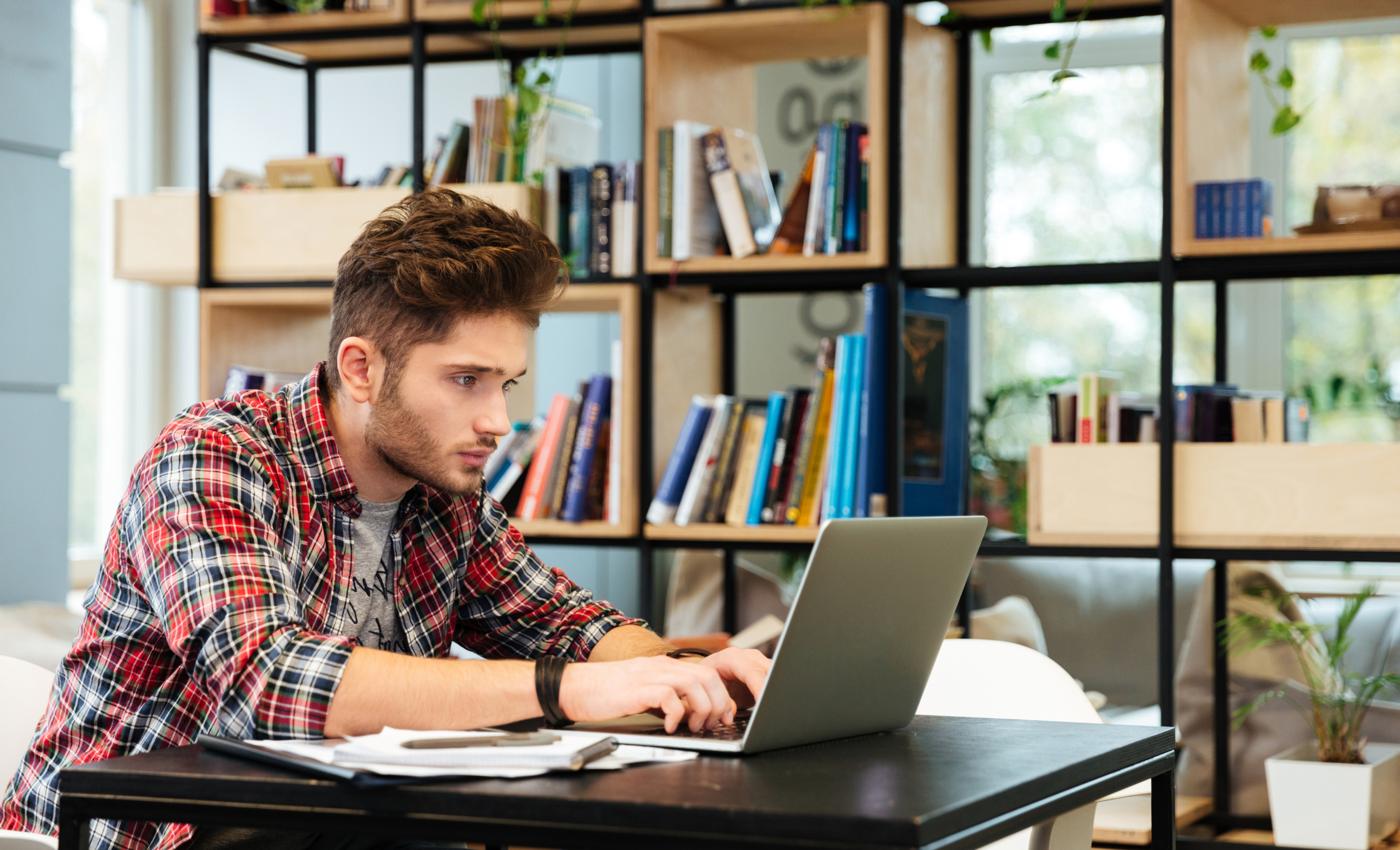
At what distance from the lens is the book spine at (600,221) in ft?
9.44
━━━━━━
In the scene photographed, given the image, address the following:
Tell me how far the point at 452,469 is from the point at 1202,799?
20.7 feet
━━━━━━
▶ Stated exercise
Find each line in the items above that contains the string "from" and copy it out in full. Case matters.

▶ Response below
At what distance from the lens is the book spine at (600,221) in ft?
Tell me how far the point at 452,469 is from the point at 1202,799?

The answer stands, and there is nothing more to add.